Job: Copy every record exactly, and keep the pictures out.

Entries provided:
══════
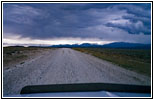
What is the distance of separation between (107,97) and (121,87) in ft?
4.73

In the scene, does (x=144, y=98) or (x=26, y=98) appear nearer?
(x=26, y=98)

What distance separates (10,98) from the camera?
3.44 meters

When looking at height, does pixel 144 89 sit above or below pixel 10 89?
above

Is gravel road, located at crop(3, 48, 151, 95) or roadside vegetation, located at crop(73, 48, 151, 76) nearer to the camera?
gravel road, located at crop(3, 48, 151, 95)

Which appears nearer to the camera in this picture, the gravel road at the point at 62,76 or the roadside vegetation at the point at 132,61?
the gravel road at the point at 62,76

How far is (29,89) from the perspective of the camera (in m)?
4.43

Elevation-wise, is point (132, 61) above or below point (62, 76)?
below

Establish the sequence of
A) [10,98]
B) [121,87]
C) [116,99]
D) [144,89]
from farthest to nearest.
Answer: [121,87], [144,89], [10,98], [116,99]

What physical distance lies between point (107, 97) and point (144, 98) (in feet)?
2.46

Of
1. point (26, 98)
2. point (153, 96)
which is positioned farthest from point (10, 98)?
point (153, 96)

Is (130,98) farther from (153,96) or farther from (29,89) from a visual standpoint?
(29,89)

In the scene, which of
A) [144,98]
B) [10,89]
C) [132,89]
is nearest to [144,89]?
[132,89]

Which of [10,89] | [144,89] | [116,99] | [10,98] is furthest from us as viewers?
[10,89]

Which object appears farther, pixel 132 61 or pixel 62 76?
pixel 132 61
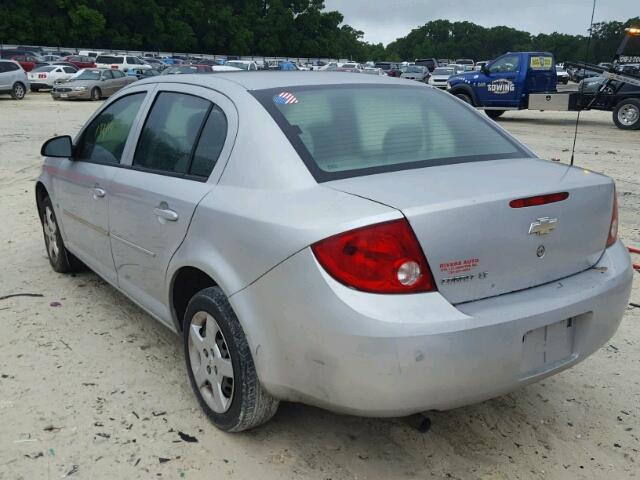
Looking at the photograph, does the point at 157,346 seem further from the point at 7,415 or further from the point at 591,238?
the point at 591,238

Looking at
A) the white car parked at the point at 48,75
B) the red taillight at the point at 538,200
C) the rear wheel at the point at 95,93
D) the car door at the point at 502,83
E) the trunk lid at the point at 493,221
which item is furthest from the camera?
the white car parked at the point at 48,75

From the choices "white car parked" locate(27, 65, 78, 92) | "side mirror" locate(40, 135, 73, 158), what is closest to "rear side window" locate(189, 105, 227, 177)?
"side mirror" locate(40, 135, 73, 158)

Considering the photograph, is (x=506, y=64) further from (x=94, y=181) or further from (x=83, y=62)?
(x=83, y=62)

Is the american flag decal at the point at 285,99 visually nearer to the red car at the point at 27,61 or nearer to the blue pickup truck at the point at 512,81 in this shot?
the blue pickup truck at the point at 512,81

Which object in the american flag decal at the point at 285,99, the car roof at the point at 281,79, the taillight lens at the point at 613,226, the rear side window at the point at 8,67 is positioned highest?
the car roof at the point at 281,79

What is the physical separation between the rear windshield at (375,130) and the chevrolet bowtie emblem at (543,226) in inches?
22.1

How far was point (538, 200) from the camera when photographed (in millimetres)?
2471

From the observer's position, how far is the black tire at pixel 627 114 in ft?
55.4

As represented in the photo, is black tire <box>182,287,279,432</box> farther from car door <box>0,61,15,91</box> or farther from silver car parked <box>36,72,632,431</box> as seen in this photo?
car door <box>0,61,15,91</box>

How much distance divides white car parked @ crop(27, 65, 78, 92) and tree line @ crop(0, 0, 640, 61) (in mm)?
32134

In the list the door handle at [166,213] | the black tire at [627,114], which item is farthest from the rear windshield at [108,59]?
the door handle at [166,213]

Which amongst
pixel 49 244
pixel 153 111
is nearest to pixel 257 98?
pixel 153 111

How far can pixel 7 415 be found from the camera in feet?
10.0

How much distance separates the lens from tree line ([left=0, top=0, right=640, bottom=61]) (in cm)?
6294
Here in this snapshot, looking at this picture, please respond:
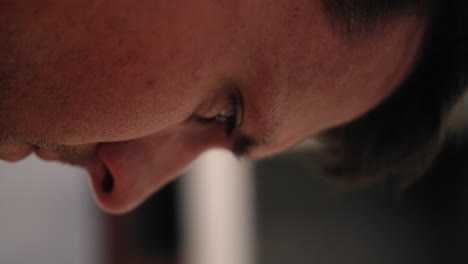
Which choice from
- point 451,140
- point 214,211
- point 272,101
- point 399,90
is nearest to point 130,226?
point 214,211

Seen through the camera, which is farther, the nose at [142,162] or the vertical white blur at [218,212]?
the vertical white blur at [218,212]

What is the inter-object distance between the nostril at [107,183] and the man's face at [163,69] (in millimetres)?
21

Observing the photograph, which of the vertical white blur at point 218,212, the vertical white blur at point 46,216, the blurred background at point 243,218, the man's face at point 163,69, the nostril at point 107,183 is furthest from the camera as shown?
the vertical white blur at point 218,212

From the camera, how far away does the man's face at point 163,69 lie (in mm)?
637

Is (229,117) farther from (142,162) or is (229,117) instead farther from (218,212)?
(218,212)

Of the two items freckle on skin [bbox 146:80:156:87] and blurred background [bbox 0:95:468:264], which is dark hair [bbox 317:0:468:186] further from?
══════
Output of the exercise:
What is the distance of separation between (107,97) and (121,87) in ft?
4.73

In the scene, does (x=144, y=98) or (x=26, y=98) appear nearer?
(x=26, y=98)

What distance separates (10,98) from the camera?
3.44 meters

When looking at height, does pixel 144 89 sit above or below pixel 10 89?
above

Is gravel road, located at crop(3, 48, 151, 95) or roadside vegetation, located at crop(73, 48, 151, 76) nearer to the camera?
gravel road, located at crop(3, 48, 151, 95)

Which appears nearer to the camera in this picture, the gravel road at the point at 62,76 or the roadside vegetation at the point at 132,61?
the gravel road at the point at 62,76

How far is (29,89) from the perspective of the camera (in m)?
4.43

Elevation-wise, is point (132, 61) above or below point (62, 76)?
below

Establish the sequence of
A) [10,98]
B) [121,87]
C) [116,99]
D) [144,89]
from farthest to nearest.
Answer: [121,87], [144,89], [10,98], [116,99]

What physical distance lies between point (107, 97) and point (144, 98) (in feet)?
2.46

Of
1. point (26, 98)
2. point (153, 96)
which is positioned farthest from point (10, 98)?
point (153, 96)

Is (130,98) farther from (153,96) or farther from (29,89) from a visual standpoint?
(29,89)

In the scene, which of
A) [144,98]
B) [10,89]
C) [132,89]
is nearest to [144,89]?
[132,89]

Which of [10,89] | [144,89] | [116,99] | [10,98] is furthest from us as viewers?
[10,89]

Which object appears farther, pixel 132 61 or pixel 62 76?
pixel 132 61
Looking at the photograph, does the point at 157,346 seem further from the point at 7,415 or further from the point at 591,238?
the point at 591,238

Looking at
A) the white car parked at the point at 48,75
B) the red taillight at the point at 538,200
C) the rear wheel at the point at 95,93
D) the car door at the point at 502,83
E) the trunk lid at the point at 493,221
which item is furthest from the camera?
the white car parked at the point at 48,75

From the choices "white car parked" locate(27, 65, 78, 92) | "side mirror" locate(40, 135, 73, 158), what is closest to "rear side window" locate(189, 105, 227, 177)?
"side mirror" locate(40, 135, 73, 158)

Considering the photograph, is (x=506, y=64) further from (x=94, y=181) or further from (x=83, y=62)?
(x=83, y=62)

Is the american flag decal at the point at 285,99 visually nearer to the red car at the point at 27,61 or nearer to the blue pickup truck at the point at 512,81 in this shot?
the blue pickup truck at the point at 512,81

Which object in the american flag decal at the point at 285,99, the car roof at the point at 281,79, the taillight lens at the point at 613,226, the rear side window at the point at 8,67 is positioned highest?
the car roof at the point at 281,79

What is the physical separation between the rear windshield at (375,130) and the chevrolet bowtie emblem at (543,226) in inches?
22.1

How far was point (538, 200) from the camera when photographed (in millimetres)?
2471

From the observer's position, how far is the black tire at pixel 627 114 in ft?
55.4

As represented in the photo, is black tire <box>182,287,279,432</box> farther from car door <box>0,61,15,91</box> or farther from silver car parked <box>36,72,632,431</box> as seen in this photo?
car door <box>0,61,15,91</box>

How much distance divides white car parked @ crop(27, 65, 78, 92) and tree line @ crop(0, 0, 640, 61) (in mm)?
32134

In the list the door handle at [166,213] | the black tire at [627,114], which item is farthest from the rear windshield at [108,59]?
the door handle at [166,213]

Which amongst
pixel 49 244
pixel 153 111
is nearest to pixel 257 98?
pixel 153 111

How far can pixel 7 415 be found from the camera in feet?
10.0

How much distance separates the lens from tree line ([left=0, top=0, right=640, bottom=61]) (in cm)?
6294
Here in this snapshot, looking at this picture, please respond:
Which choice from
- point 451,140
- point 214,211
- point 272,101
- point 399,90
is nearest to point 130,226?
point 214,211

Seen through the camera, which is farther, the nose at [142,162] or the vertical white blur at [218,212]?
the vertical white blur at [218,212]

What is the inter-object distance between the nostril at [107,183] and the man's face at [163,69] (in millimetres)?
21

Observing the photograph, which of the vertical white blur at point 218,212, the vertical white blur at point 46,216, the blurred background at point 243,218, the man's face at point 163,69, the nostril at point 107,183 is furthest from the camera as shown?
the vertical white blur at point 218,212

From the camera, how far away does the man's face at point 163,69 lie (in mm)?
637

Is (229,117) farther from (142,162) or is (229,117) instead farther from (218,212)?
(218,212)

Of the two items freckle on skin [bbox 146:80:156:87] and blurred background [bbox 0:95:468:264], which is dark hair [bbox 317:0:468:186] further from?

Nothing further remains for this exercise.